POZZONOVO. «I versamenti del sindaco Antonio Tognin nelle casse comunali non si sono limitati e conclusi nell’arco temporale precedemente indicato». A rivelarlo è Enrico Piva, 24enne consigliere d’opposizione della “Lista Girotto“. La vicenda è nota: nel gennaio 2015 l’ex vicesindaco e consigliere di minoranza Domenico Riolfatto, sulle base delle dichiarazioni dell’ex sindaco Flavio Girotto, aveva incolpato l’attuale primo cittadino di essersi intascato per cinque anni, dal 2006 al 2011, i diritti di segreteria – per esempio, la quota che si paga per ottenere la carta d’identità – dell’Ufficio Anagrafe, di cui Tognin era stato responsabile fino al 1° gennaio 2012.

Dalle carte recuperate da Riolfatto era infatti emerso che il 28 dicembre 2012 Tognin aveva riversato nelle casse comunali 12.231 euro, precedemente non versati né tantomeno rendicontati: 731,24 euro per il 2006 e 2.300 euro per ognuno degli altri anni. Versamenti che dal 2012 erano ripresi con regolarità.
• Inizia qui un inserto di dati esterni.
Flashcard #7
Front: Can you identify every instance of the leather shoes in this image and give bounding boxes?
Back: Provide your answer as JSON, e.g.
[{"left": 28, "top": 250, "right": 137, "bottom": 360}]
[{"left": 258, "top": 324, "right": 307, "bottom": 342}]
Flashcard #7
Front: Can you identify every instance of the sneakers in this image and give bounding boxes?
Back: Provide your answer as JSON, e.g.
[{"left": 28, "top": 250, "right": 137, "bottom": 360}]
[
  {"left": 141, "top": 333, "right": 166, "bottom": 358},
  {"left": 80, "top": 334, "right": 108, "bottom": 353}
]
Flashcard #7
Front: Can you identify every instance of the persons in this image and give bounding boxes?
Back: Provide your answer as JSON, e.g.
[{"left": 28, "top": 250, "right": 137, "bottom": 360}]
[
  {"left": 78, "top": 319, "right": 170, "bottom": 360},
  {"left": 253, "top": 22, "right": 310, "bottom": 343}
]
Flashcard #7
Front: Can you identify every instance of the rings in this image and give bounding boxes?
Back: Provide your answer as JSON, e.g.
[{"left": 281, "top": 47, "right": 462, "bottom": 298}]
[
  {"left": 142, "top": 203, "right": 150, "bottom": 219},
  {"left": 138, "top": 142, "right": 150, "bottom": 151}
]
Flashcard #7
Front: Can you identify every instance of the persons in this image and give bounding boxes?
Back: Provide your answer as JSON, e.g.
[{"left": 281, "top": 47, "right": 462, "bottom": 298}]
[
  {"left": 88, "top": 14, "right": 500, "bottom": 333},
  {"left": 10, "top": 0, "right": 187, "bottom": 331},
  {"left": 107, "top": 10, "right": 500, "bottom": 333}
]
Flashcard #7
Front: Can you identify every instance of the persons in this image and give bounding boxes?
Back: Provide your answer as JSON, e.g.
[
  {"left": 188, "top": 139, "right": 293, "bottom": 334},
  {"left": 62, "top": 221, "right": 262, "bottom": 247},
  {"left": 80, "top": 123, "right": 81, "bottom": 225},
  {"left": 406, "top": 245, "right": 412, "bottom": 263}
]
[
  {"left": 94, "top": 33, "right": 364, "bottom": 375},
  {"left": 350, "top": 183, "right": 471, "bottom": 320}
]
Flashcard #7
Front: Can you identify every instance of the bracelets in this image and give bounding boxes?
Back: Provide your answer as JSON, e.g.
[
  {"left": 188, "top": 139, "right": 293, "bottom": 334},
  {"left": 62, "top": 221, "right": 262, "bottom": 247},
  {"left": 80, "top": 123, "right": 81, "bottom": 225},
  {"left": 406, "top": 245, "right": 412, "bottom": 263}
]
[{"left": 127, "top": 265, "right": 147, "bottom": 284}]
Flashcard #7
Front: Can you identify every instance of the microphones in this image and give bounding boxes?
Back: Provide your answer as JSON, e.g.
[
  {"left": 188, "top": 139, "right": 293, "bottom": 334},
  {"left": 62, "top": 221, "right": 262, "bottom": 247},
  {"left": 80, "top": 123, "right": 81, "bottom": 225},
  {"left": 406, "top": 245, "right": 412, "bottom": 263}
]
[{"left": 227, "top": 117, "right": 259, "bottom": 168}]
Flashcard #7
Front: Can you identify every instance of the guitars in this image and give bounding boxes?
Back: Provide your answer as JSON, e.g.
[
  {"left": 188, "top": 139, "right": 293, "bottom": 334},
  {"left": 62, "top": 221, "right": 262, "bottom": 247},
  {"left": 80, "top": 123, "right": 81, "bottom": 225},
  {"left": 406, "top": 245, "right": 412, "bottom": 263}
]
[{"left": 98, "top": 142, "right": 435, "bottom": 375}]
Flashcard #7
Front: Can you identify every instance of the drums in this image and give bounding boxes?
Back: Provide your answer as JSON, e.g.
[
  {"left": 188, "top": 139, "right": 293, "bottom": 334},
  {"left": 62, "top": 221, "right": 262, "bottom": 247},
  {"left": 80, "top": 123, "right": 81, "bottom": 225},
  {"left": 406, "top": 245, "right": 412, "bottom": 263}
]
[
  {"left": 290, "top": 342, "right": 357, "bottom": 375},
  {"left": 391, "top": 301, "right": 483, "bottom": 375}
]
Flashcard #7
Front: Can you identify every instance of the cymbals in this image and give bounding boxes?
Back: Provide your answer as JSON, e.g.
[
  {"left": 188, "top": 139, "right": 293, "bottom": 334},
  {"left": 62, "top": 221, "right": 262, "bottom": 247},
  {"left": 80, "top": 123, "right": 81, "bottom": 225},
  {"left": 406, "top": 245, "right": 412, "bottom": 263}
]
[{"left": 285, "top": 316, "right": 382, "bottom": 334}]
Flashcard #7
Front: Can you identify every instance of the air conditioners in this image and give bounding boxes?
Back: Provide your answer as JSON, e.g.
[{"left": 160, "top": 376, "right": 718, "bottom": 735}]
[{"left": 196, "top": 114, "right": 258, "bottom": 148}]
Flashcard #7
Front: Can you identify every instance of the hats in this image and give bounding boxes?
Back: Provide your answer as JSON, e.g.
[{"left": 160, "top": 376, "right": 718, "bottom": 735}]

Due, a quel punto, le ipotesi avanzate dal consigliere di Progetto Pozzonovo: o Tognin aveva trattenuto nelle casse dell’Anagrafe oltre 12 mila euro, «esponendo delle risorse pubbliche al rischio di essere sottratte», oppure la somma era rimasta «nelle tasche di chissà chi e all’improvviso, dopo anni, sono state dirottate al Comune con quel versamento unico». Tognin si era giustificato affermando di non essersi mai posto il problema, versando l’ingente somma, nel frattempo sempre rimasta nella cassaforte comunale, appena gli era giunta la richiesta della Ragioneria.

La questione, sottoposta agli organi di competenza, sembrava finita nel dimenticatoio. Ma pare che il sindaco ci sia ricascato: «Da quanto si evince dalla documentazione in mio possesso, ottenuta grazie alla richiesta scritta alla responsabile dei servizi finanziari, inerente la documentazione dei versamenti eseguiti dall’Ufficio Anagrafe nell’anno 2015 relativa ai diritti per il rilascio delle carte di identità, lo scorso anno il sindaco ha versato la cifra di 5.102,29 euro» svela Piva. «Questo nuovo versamento a cosa è da imputare? Se non fosse stata resa pubblica la prima vicenda, dove sarebbero rimasti i soldi relativi a questi ultimi versamenti? Ci sarebbe stato sicuramente un ammanco e un grave danno economico nei confronti del Comune. Dobbiamo avere il coraggio di denunciare pubblicamente alle autorità competenti questi misfatti, permettendo che la giustizia faccia il suo corso, anziché chiuderci in un muro di omertà e assordante silenzio» afferma il consigliere, che arriva a chiedere le dimissioni di Tognin: «È la scelta più opportuna. O dobbiamo avere come sindaco una persona che, coi soldi pubblici, si è dimostrata totalmente inaffidabile?» chiosa Piva.